Many opposites are not nearly as different as they first appear. For example, as Nobel Peace Prize winner Elie Wiesel observed, the opposite of love is not hate, but indifference; for at a minimum, to love or hate someone is to have intense emotions toward them. We see how the similarities between love and hate often outweigh the differences when one is transformed into the other, a phenomenon that literature — from Gilgamesh to Shakespeare to Harlequen Romances — has exploited and explored for millennia.

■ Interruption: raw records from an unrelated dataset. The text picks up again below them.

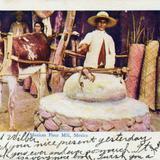 Molino de harina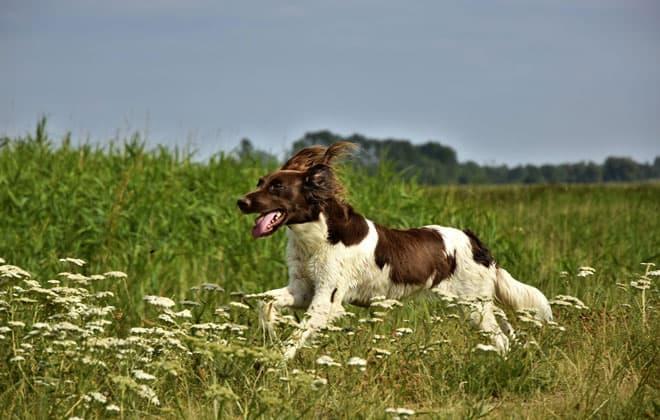 Perro y campo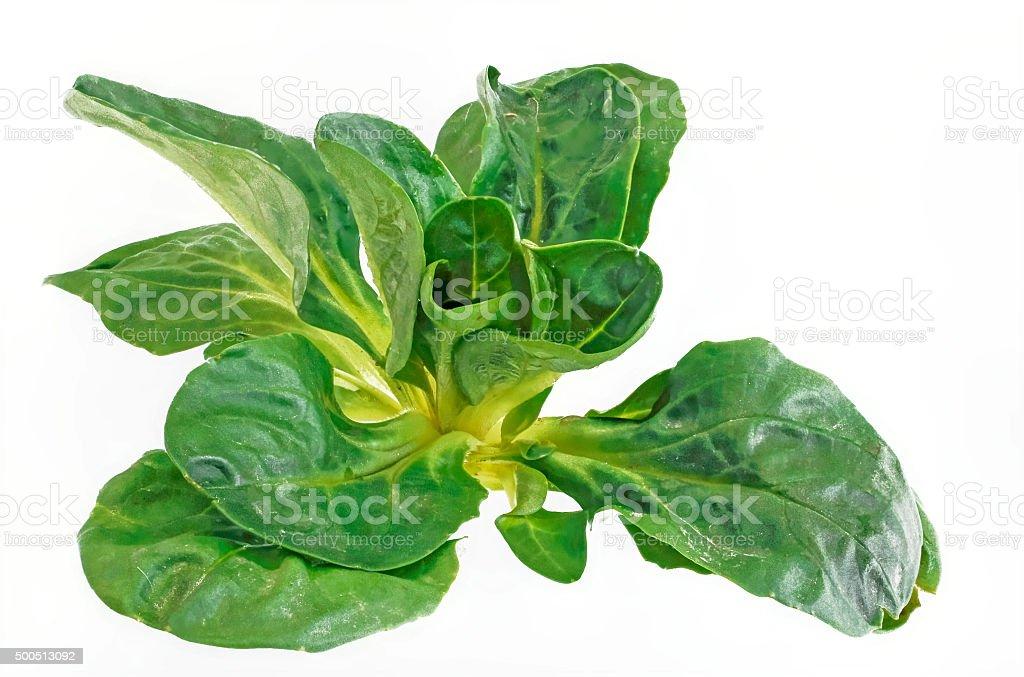fresh corn salad Cut stock photo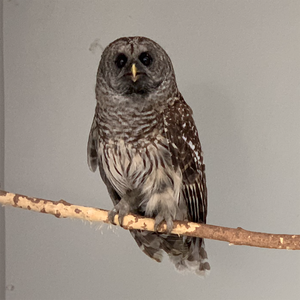 A rescued Barred Owl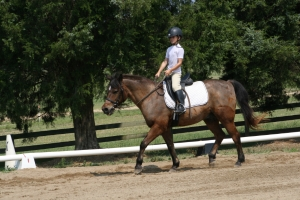 Fellowship Farm Riding Lessons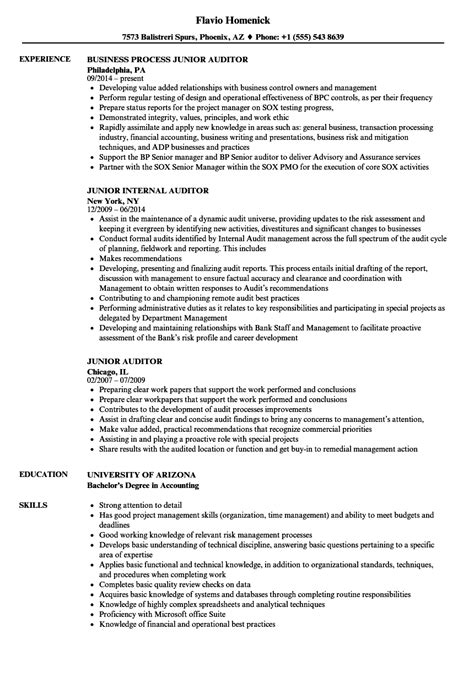 12763 professional resume template exles energy auditor resume exles sle engineer exles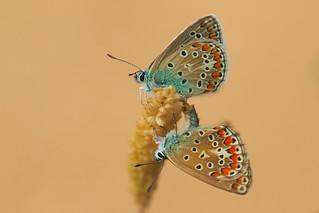 Polyommatus icarus mating (2)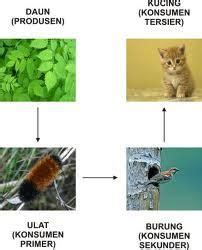 Makanan Kucing Im Organik aliran energi dan daur biogeokimia guru kito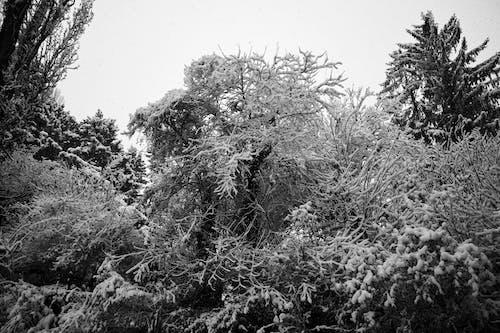 Photos gratuites de arbres, bois, branches, chute de neige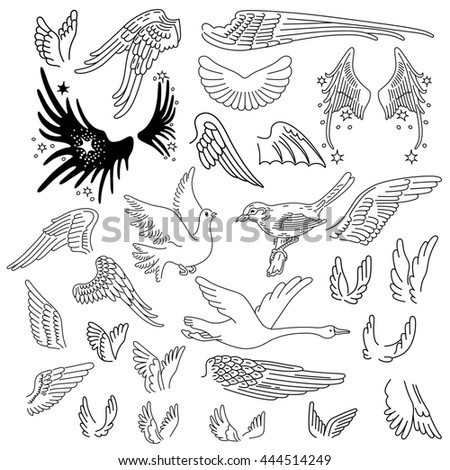 Birds & wings set linear silhouette isolated on background - stock photo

The psychological proximity of love and hate is part of the hard wiring of the human psyche. Dan Gilbert explains, in his book Stumbling on Happness, that the same neurocircuitry and neurochemistry triggered in response to stressful events ("fight or flight") are also triggered in response to sexual arousal. As a result, when we are stressed in the presence of a person we find sexually attractive, we have a tough time telling what we are responding to: are our passions inflamed (hate) because of a stressor, or are we aroused (love) because of the attractive person?
In the 1994 movie Speed starring Keanu Reeves and Sandra Bullock, Bullock's character, Annie Porter, appeals to this possible confusion when she notes, upon finding herself in the hero's arms after several near-death experiences, that "relationships that start under intense circumstances, they never last."

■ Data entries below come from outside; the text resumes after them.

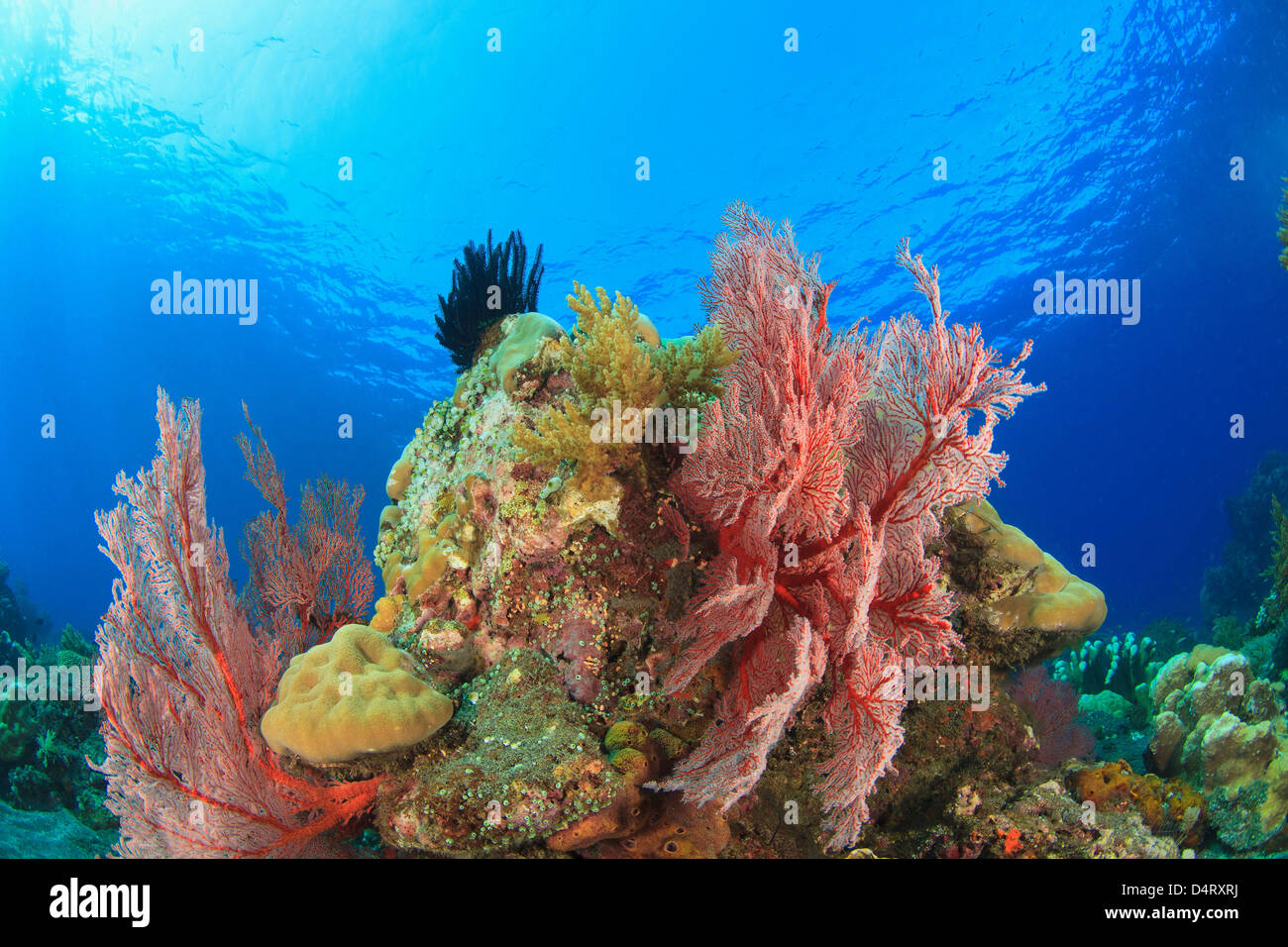 Sea fans on coral reef Stock Photo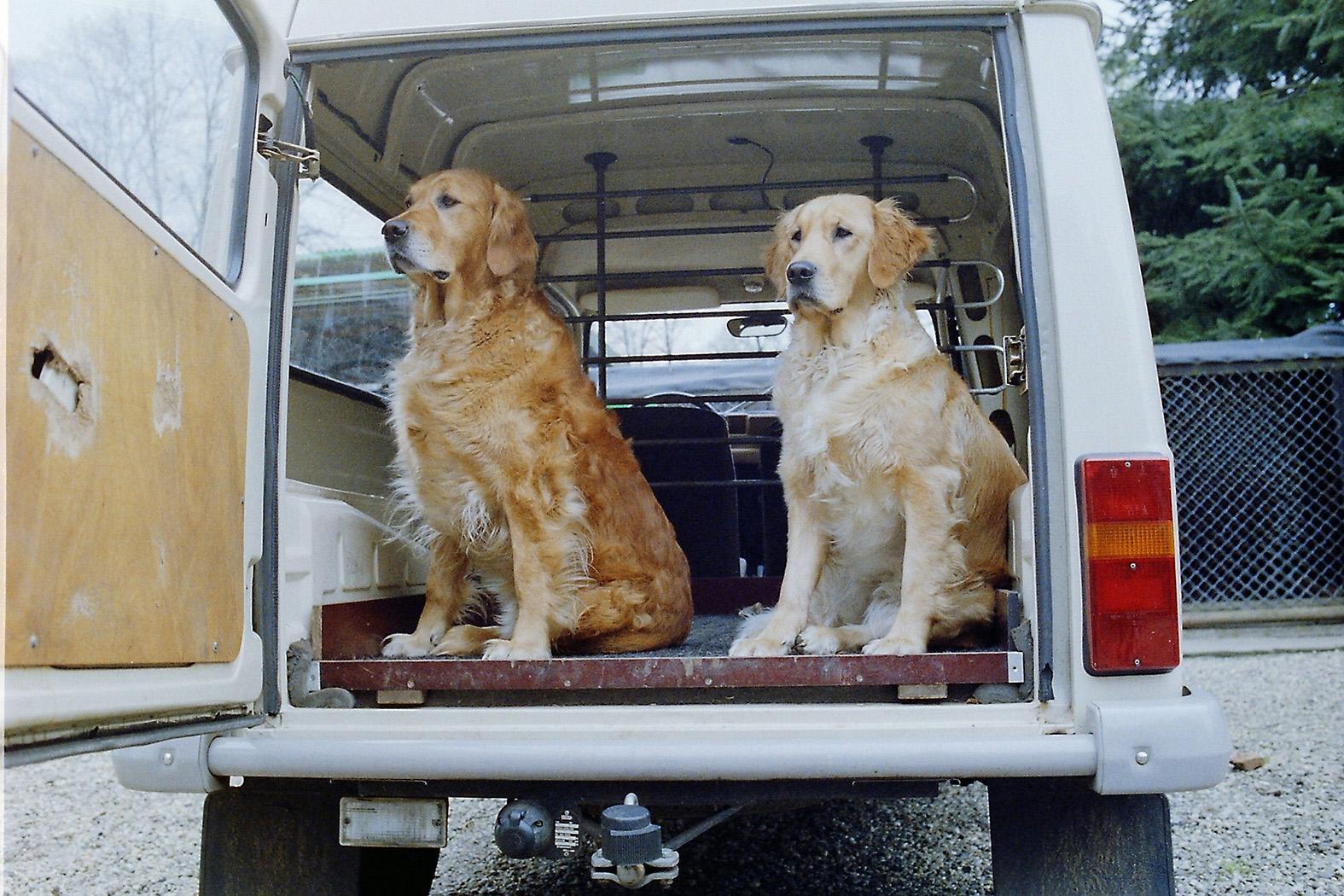 Amber en Rambo in het dienstautootje van Eb Curré – Foto: ©Yvonne Arentzen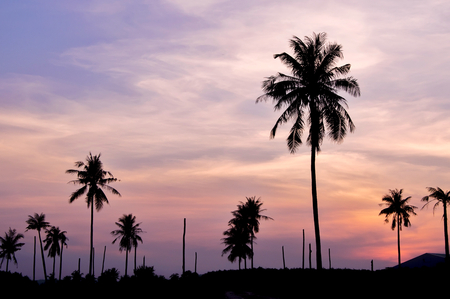Silhouette of coconut tree with twilight sky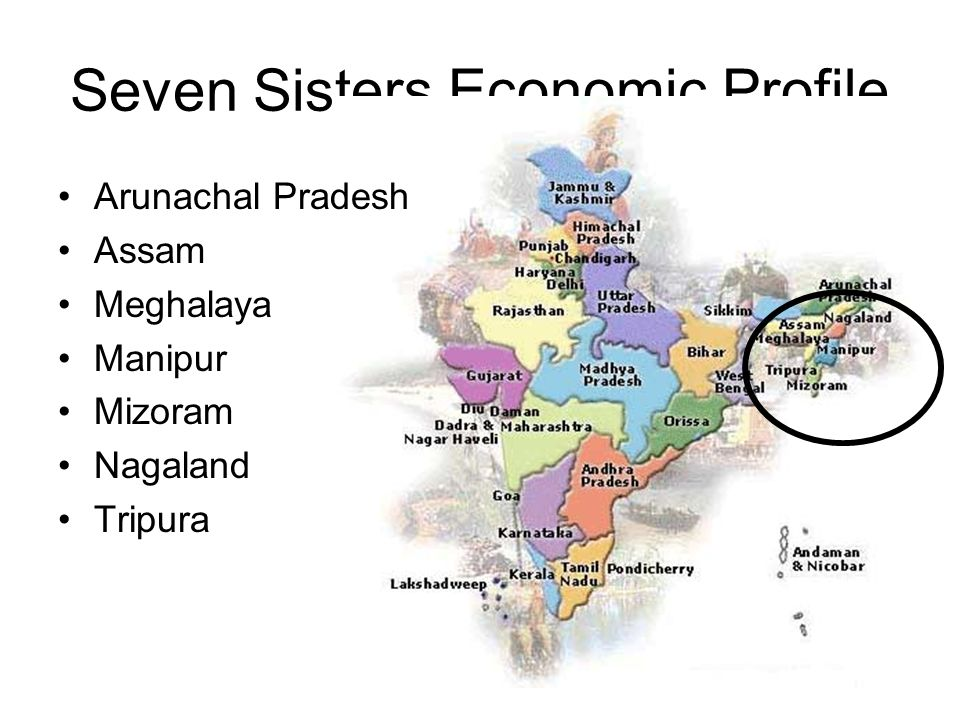 Seven Sisters Economic Profile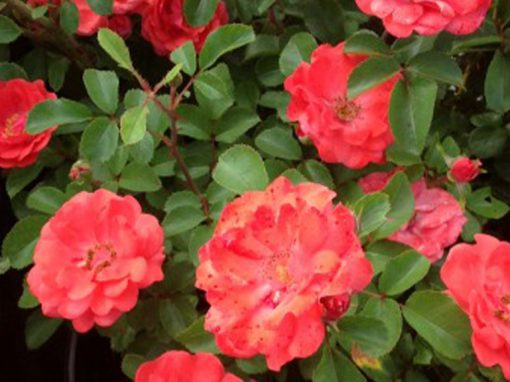 Rose 'Coral Drift' PP#19,148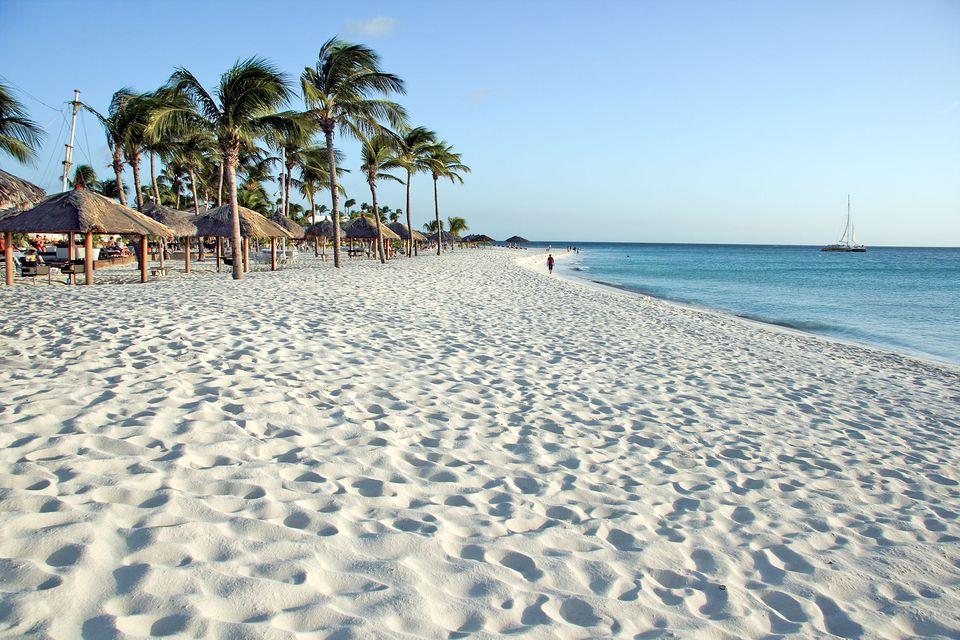 Aruba Rentals On Palm Beach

Call it an "emotional paradox": two very different dispositions — loving and hating — can have far more in common with each other than a seemingly intermediate state.

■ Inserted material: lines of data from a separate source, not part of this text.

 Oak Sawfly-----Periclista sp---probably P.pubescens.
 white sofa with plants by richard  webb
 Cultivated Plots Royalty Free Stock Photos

— Michael Raynor in his business book The Strategy Paradox. His thesis is that the strategies with the greatest possibility of success also have the greatest possibility of failure.
7 comments on “The Opposite of Love is Indifference”
Hey man, I loved this quote too when I first read about it in “Why Zebras Don’t Get Ulcers.” It’s a critical component of my preferred model of what people mean when they say “love” http://andymckenzie.blogspot.com/2010/08/is-love-on-spectrum.html. I also like your “love is something you do” idea and mentally refer to that often. OK good talk, see you out there.
“Opposite” assumes a dimension of comparison. Love and hate are opposites on a valence dimension, while love/indifference are opposite in relation to intensity. Similarly, the opposite of success along an intensity dimension is -not trying-.
Thanks for that comment, you killed it, precise and on the point. Now I know why something didn’t feel right while reading this.
This kind of reminds me of your empty rhetoric post… If an emotion or an idea doesn’t have an obvious and very real counter-point (aka possibility of failure), it’s unlikely to mean anything
Reminds me of the proximity or truth and lies as explored in Harry Frankfurt’s “On Buyllshit.”
Liars know the truth a carefully position the lie relative to it.
Bulsshit is indifferent to the truth.
Having trouble typing bullshit 😉
Nassim Taleb points out another “opposite is not what you’d think” example by looking at the term “fragile.” You’d think the opposite would be something like sturdy or solid. Not so he says,
“Just as a package sent by mail can bear a stamp “fragile”,
“breakable” or “handle with care”, consider the exact opposite: a
package that has stamped on it “please mishandle” or “please handle carelessly”. The contents of such package are not just unbreakable, but benefit from shocks.
Let us coin the appellation “antifragile” for such a package; a
neologisms is necessary for there is no simple, noncompound word in the Oxford English Dictionary that expresses the point of reverse fragility.”
Another example he uses is “pain” which many people would respond with “pleasure” as the opposite instead of “absence of pain.”